Especially, he added, the North seems to have already achieved "political effects" to some extent through the legalization of nuclear weapons use in September.
Kwon reaffirmed South Korea is not considering pushing for its own nuclear armament or reintroducing U.S. tactical nuclear weapons to the peninsula.
"But if inter-Korean relations continue to get worse and tensions keep rising, (the government) cannot ignore (such a call) indefinitely in case public opinions tilt toward (supporting) the South's nuclear armament in a broad meaning such as our nuclear armament, nuclear sharing or the deployment of (American) tactical nuclear weapons," he said.
South Korea has been free of nuclear weapons since the U.S. withdrew tactical nuclear weapons from the Korean Peninsula in the early 1990s under a disarmament deal with the Soviet Union.
Regarding the North's violation of the inter-Korean agreement signed in Sept. 19, 2018, to reduce border tensions, the minister raised the need to press and persuade the North to honor it. The minister, a longtime politician, pointed out that his government will have to take public opinions at home into account as well.
"The government is deeply thinking about the possibility that public opinions could grow in a way that we cannot accept the 2018 inter-Korean accord if the North raises tensions," he said.

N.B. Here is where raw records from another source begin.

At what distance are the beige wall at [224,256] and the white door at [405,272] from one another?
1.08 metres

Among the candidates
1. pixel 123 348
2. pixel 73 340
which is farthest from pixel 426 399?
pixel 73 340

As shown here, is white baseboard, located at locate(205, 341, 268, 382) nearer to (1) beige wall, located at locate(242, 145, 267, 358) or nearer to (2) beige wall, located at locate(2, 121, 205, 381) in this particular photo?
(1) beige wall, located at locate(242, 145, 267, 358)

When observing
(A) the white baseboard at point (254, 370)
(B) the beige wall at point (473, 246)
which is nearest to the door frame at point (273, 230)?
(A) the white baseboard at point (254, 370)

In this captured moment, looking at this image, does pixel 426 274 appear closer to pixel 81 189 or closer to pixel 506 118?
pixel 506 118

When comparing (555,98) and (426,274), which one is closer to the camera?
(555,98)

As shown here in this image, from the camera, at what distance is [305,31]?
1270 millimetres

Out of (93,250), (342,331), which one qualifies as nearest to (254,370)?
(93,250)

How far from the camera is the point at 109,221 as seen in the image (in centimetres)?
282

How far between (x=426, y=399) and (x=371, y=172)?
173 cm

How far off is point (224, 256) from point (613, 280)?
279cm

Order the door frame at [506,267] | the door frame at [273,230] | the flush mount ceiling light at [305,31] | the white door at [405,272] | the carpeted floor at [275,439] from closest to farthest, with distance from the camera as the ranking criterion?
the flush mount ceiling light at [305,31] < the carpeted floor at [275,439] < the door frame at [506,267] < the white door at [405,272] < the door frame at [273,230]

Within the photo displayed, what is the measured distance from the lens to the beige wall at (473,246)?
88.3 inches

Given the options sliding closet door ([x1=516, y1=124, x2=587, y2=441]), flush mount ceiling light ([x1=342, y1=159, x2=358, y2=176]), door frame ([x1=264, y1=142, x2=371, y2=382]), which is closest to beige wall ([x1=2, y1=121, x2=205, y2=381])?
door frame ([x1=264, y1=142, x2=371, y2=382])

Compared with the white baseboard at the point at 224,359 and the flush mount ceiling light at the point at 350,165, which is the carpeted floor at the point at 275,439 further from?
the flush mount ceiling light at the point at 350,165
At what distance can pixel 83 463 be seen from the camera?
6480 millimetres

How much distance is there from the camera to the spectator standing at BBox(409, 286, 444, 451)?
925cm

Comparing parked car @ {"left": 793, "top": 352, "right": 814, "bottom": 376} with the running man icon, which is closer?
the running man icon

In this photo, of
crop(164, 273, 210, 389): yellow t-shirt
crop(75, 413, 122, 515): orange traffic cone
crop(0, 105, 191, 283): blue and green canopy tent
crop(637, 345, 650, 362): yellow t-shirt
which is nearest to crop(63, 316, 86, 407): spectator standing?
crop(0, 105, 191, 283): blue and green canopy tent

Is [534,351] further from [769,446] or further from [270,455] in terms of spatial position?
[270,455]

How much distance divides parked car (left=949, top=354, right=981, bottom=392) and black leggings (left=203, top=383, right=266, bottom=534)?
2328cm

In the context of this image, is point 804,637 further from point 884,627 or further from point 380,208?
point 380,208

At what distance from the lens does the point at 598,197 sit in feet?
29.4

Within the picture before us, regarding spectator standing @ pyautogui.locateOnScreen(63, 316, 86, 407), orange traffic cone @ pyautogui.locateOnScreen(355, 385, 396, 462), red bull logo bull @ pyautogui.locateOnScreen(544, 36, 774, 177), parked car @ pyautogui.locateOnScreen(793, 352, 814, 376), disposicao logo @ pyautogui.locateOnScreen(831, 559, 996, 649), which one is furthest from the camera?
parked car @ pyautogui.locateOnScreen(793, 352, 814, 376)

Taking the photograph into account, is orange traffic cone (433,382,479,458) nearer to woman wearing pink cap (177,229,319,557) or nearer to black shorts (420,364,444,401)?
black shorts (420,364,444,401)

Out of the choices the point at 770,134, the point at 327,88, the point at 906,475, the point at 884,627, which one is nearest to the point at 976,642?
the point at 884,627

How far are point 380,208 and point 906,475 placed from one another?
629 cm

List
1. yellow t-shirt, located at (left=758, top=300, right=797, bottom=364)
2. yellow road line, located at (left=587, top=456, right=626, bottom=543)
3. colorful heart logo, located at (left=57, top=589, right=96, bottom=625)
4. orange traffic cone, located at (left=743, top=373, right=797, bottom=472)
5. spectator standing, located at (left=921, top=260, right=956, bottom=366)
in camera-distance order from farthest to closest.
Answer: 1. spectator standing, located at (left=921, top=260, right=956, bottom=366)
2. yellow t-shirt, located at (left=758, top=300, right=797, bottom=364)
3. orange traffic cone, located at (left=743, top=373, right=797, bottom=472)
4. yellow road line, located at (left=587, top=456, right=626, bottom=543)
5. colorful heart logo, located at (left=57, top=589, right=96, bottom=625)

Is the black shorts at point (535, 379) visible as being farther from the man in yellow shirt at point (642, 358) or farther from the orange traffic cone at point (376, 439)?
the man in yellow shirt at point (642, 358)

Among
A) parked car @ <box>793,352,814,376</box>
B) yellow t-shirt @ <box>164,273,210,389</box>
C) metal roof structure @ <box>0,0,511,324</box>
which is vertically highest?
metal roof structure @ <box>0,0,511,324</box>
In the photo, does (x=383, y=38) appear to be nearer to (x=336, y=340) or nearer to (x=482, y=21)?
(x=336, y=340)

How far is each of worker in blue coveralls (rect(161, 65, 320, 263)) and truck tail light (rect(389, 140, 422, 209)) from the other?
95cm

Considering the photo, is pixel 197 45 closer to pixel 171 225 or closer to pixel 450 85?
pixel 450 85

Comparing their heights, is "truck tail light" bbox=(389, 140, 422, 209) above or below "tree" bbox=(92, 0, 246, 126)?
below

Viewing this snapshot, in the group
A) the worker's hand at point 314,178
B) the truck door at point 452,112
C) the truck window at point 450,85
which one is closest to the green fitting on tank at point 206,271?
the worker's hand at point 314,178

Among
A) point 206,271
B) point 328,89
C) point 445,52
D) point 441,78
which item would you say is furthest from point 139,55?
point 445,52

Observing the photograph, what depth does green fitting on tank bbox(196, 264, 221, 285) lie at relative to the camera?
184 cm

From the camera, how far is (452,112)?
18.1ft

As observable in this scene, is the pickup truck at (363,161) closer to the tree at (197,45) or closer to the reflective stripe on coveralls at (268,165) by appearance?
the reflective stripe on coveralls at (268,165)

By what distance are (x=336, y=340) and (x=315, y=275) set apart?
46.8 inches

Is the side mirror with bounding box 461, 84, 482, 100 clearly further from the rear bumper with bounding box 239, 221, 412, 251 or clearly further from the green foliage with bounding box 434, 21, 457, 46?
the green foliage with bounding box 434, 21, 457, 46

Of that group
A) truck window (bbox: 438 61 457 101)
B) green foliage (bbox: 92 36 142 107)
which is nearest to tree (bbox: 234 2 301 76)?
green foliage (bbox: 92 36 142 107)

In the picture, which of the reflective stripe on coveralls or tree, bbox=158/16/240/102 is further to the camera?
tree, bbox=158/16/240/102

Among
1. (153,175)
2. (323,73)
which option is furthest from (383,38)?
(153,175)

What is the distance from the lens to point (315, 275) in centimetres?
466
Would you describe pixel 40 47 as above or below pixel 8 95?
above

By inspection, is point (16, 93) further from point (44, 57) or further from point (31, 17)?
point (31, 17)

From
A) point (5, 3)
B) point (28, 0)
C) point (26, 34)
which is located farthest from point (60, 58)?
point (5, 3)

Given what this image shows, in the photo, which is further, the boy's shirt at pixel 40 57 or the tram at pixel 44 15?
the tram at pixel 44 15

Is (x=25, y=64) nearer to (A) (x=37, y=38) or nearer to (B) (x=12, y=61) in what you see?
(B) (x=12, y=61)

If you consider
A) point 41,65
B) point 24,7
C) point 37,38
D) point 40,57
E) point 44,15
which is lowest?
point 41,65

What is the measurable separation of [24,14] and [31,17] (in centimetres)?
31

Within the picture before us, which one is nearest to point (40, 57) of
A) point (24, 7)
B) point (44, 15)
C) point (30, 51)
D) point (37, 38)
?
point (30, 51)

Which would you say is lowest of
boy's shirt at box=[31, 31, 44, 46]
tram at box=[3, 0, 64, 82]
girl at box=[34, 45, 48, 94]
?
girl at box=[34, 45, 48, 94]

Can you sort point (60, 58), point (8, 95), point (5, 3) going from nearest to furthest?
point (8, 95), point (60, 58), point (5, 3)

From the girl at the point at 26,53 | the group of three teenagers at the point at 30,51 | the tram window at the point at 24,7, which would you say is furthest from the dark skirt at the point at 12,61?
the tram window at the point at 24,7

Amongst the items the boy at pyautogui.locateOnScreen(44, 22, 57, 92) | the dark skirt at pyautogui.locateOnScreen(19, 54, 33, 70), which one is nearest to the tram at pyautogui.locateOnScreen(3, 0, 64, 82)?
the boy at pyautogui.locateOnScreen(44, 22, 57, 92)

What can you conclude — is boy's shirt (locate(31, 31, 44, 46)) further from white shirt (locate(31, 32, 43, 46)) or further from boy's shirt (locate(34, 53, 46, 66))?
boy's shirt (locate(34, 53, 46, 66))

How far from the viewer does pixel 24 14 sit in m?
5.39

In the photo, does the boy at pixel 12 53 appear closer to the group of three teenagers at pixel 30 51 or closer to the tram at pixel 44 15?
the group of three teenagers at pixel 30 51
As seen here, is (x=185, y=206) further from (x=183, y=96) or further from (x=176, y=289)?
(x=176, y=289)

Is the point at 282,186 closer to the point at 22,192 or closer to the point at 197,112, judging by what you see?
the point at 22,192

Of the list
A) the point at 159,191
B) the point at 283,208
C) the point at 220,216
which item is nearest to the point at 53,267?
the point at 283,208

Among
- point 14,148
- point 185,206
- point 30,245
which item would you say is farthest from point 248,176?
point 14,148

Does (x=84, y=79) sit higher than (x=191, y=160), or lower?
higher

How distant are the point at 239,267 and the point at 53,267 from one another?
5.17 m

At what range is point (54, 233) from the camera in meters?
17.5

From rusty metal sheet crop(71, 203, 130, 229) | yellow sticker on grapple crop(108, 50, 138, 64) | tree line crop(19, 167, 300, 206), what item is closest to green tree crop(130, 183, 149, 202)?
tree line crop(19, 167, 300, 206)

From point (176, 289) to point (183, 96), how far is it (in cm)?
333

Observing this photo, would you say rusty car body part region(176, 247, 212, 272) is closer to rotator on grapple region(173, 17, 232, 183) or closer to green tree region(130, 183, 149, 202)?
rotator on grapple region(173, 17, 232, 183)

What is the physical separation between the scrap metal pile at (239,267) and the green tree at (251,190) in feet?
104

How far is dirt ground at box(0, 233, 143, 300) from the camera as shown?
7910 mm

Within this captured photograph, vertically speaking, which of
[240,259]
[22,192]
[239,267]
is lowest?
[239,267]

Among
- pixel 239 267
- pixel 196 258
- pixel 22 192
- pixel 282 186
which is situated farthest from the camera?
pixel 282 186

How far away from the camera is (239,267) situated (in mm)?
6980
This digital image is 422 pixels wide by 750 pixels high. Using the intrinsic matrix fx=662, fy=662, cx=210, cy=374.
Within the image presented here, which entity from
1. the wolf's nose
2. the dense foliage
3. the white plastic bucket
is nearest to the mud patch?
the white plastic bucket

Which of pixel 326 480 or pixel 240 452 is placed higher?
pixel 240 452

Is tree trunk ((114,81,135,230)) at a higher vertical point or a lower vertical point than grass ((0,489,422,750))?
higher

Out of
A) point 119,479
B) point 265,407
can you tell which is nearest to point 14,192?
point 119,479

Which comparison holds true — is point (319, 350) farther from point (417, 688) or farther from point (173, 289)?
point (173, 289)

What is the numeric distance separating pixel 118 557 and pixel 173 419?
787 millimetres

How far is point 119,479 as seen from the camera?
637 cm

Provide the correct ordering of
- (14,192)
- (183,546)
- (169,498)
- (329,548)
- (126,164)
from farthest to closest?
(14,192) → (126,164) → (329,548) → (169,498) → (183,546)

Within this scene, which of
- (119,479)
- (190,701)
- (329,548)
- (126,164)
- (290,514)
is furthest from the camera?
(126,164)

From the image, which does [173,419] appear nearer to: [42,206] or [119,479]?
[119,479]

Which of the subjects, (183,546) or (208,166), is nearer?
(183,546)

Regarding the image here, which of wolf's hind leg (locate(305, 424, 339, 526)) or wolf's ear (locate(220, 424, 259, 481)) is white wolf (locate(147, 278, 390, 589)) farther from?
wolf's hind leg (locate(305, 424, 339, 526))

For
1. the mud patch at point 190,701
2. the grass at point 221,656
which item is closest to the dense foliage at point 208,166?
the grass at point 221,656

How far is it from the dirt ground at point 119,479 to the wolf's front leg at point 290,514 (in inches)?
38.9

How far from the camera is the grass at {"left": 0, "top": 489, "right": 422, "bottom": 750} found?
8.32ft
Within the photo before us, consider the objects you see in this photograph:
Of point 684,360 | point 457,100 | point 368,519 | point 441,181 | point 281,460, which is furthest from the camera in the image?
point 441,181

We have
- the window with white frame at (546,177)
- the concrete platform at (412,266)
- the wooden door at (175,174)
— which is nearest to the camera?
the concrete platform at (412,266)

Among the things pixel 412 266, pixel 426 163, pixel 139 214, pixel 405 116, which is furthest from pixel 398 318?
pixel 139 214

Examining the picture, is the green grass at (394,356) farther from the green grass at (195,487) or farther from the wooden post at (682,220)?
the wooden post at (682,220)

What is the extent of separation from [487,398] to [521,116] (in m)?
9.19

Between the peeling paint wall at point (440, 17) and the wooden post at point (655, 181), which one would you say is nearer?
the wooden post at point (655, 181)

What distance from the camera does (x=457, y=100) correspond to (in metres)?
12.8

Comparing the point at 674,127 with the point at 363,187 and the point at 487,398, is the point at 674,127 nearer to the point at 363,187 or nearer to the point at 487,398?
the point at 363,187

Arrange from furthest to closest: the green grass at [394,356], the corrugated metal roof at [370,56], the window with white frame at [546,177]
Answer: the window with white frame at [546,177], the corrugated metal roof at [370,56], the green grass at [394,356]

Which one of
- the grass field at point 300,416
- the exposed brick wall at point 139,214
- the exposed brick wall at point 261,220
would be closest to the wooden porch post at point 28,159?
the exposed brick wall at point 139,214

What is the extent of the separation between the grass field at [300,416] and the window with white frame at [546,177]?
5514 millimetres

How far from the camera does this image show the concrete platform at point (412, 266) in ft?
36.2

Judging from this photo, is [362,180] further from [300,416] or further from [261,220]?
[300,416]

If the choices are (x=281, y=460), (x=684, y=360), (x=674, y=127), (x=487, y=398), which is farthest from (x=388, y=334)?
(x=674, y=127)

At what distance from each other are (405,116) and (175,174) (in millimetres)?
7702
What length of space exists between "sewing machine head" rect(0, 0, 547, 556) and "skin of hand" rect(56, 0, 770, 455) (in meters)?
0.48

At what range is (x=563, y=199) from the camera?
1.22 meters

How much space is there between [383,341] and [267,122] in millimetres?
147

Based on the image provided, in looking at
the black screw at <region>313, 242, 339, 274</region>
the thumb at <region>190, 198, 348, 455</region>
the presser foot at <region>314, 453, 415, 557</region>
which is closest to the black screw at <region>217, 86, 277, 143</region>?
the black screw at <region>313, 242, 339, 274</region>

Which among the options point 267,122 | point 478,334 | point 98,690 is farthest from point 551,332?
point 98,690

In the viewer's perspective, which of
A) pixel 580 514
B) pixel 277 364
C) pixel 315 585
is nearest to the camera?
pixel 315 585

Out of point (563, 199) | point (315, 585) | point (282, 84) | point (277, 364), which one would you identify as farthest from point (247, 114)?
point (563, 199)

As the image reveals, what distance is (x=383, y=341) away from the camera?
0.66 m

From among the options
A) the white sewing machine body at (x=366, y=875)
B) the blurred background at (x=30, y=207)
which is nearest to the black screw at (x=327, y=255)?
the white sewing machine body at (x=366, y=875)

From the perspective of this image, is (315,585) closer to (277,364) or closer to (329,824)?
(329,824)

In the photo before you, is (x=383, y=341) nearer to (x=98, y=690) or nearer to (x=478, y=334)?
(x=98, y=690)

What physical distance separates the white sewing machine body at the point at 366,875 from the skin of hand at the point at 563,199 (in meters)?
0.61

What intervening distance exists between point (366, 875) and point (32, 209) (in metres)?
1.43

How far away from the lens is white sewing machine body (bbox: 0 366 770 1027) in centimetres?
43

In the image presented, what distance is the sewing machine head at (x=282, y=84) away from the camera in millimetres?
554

Despite heightened tensions, the unification ministry in charge of inter-Korean affairs remains "open" to providing humanitarian assistance to the North, ranging from cooperation for the COVID-19 pandemic to food aid, Kwon said.
"North Korea appears to deny access by international organizations and non-government agencies due to the pandemic. If situations change, we are open to providing humanitarian aid directly or through cooperation with international organizations," he said.
The minister said the South will proactively support efforts to resume inter-Korean sports exchange on the occasion of international sports events, including the Asian weightlifting competition to be held in May next year in Jinju, 284 kilometers south of Seoul.
Kwon said the government is working on details of political and military measures that can be taken in response to North Korea's denuclearization steps under its "audacious" plan.
In August, President Yoon Suk-yeol publicly proposed an "audacious" initiative to North Korea, promising to offer economic incentives in return for Pyongyang's commitment to denuclearization. The North has rejected the proposal as "absurd," vowing not to trade its nuclear arsenal for economic aid.
As examples of the government's political and military steps to be considered, Kwon cited the South's support of the North's eventual establishment of diplomatic ties with the U.S. and efforts to create a peace regime.
In his message to the North's leader, the minister, who served as Seoul's ambassador to Beijing, said provocations will only deepen its isolation and aggravate the suffering of North Koreans.
"I'd like to tell (the North) to start dialogue and say it can accelerate the prosperity of the North if it cooperates with us," he said.